TURNING POINT FOR SOUTHERN BLUEFIN TUNA? BUT DO NOT FORGET THE ALBATROSS.
An international meeting beginning in Sydney tomorrow will determine whether to rescue highly endangered Southern Bluefin Tuna from the terrible mismanagement of its past.
Delegates from the Governments of Australia, Japan, Korea, New Zealand and Taiwan will sit down at a special meeting of the Commission for the Conservation of Southern Bluefin Tuna (CCSBT) to argue over the design of a new Management Procedure that will bind future quotas to scientific advice.
Until now Southern Bluefin Tuna quotas have been set by political negotiation rather than adhering to scientific advice, with disastrous consequences for the species.

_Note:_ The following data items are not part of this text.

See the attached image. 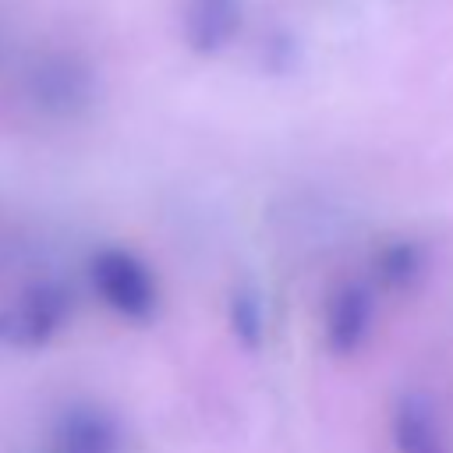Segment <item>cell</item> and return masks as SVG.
I'll return each mask as SVG.
<instances>
[{
	"label": "cell",
	"mask_w": 453,
	"mask_h": 453,
	"mask_svg": "<svg viewBox=\"0 0 453 453\" xmlns=\"http://www.w3.org/2000/svg\"><path fill=\"white\" fill-rule=\"evenodd\" d=\"M393 439L400 453H442V435L432 407L421 396H403L393 411Z\"/></svg>",
	"instance_id": "7"
},
{
	"label": "cell",
	"mask_w": 453,
	"mask_h": 453,
	"mask_svg": "<svg viewBox=\"0 0 453 453\" xmlns=\"http://www.w3.org/2000/svg\"><path fill=\"white\" fill-rule=\"evenodd\" d=\"M74 315V294L60 280H35L0 308V343L11 350L46 347Z\"/></svg>",
	"instance_id": "1"
},
{
	"label": "cell",
	"mask_w": 453,
	"mask_h": 453,
	"mask_svg": "<svg viewBox=\"0 0 453 453\" xmlns=\"http://www.w3.org/2000/svg\"><path fill=\"white\" fill-rule=\"evenodd\" d=\"M25 92L46 117H78L96 103V71L78 53L53 50L28 67Z\"/></svg>",
	"instance_id": "3"
},
{
	"label": "cell",
	"mask_w": 453,
	"mask_h": 453,
	"mask_svg": "<svg viewBox=\"0 0 453 453\" xmlns=\"http://www.w3.org/2000/svg\"><path fill=\"white\" fill-rule=\"evenodd\" d=\"M421 269H425V255L414 241H396L379 258V273L389 287H411L421 276Z\"/></svg>",
	"instance_id": "8"
},
{
	"label": "cell",
	"mask_w": 453,
	"mask_h": 453,
	"mask_svg": "<svg viewBox=\"0 0 453 453\" xmlns=\"http://www.w3.org/2000/svg\"><path fill=\"white\" fill-rule=\"evenodd\" d=\"M262 304L255 290H237L230 297V329L244 350H258L262 343Z\"/></svg>",
	"instance_id": "9"
},
{
	"label": "cell",
	"mask_w": 453,
	"mask_h": 453,
	"mask_svg": "<svg viewBox=\"0 0 453 453\" xmlns=\"http://www.w3.org/2000/svg\"><path fill=\"white\" fill-rule=\"evenodd\" d=\"M241 32V0H184V42L198 57H216Z\"/></svg>",
	"instance_id": "5"
},
{
	"label": "cell",
	"mask_w": 453,
	"mask_h": 453,
	"mask_svg": "<svg viewBox=\"0 0 453 453\" xmlns=\"http://www.w3.org/2000/svg\"><path fill=\"white\" fill-rule=\"evenodd\" d=\"M372 329V290L365 283H343L326 308V347L333 354H354Z\"/></svg>",
	"instance_id": "6"
},
{
	"label": "cell",
	"mask_w": 453,
	"mask_h": 453,
	"mask_svg": "<svg viewBox=\"0 0 453 453\" xmlns=\"http://www.w3.org/2000/svg\"><path fill=\"white\" fill-rule=\"evenodd\" d=\"M124 432L120 421L88 400L67 403L53 425V453H120Z\"/></svg>",
	"instance_id": "4"
},
{
	"label": "cell",
	"mask_w": 453,
	"mask_h": 453,
	"mask_svg": "<svg viewBox=\"0 0 453 453\" xmlns=\"http://www.w3.org/2000/svg\"><path fill=\"white\" fill-rule=\"evenodd\" d=\"M99 301L131 322H149L159 308V287L152 269L127 248H99L88 262Z\"/></svg>",
	"instance_id": "2"
}]
</instances>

“Southern Bluefin Tuna has been reduced to as little as 5% of its pre-exploitation biomass”, said Alexia Wellbelove of Humane Society International. “At such perilously low levels Humane Society International does not support fishing for the species. However, politics and economics dictate otherwise and so, if the fish is to be commercially exploited, its management must be as precautionary as possible.”

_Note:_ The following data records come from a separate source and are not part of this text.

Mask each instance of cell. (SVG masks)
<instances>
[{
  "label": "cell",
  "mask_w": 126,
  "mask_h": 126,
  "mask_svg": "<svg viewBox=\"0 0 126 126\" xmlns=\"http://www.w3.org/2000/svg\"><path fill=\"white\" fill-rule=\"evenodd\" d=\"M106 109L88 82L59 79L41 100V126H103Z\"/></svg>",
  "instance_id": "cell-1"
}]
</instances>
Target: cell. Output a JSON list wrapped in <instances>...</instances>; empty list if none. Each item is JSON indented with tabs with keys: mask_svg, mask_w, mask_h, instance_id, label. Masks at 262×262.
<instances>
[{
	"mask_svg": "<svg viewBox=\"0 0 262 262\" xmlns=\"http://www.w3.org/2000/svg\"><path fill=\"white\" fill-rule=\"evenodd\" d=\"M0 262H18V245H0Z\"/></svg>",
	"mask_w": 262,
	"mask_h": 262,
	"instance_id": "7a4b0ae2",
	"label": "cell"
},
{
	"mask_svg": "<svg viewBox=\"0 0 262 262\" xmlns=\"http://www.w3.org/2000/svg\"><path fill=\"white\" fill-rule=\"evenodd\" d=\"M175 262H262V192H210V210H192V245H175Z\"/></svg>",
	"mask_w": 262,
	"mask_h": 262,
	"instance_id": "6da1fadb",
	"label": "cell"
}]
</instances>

HSI will be at the meeting in Sydney to argue for a Management Procedure that is tuned to restore Southern Bluefin Tuna to healthy population levels as quickly as possible.
HSI will also be reminding delegates that they are failing to meet international legal obligations to cooperate to protect the endangered albatross that drown in their thousands on the hooks and longlines set to catch Southern Bluefin Tuna. Sharks and turtles are similar casualties.
“Albatross, shark and turtle mortality is an urgent conservation problem that the Commission largely ignores,” said Ms Wellbelove. “HSI will be pushing the Commission to adopt immediate mandatory measures to prevent albatross, turtle and sharks dying along with the tuna.”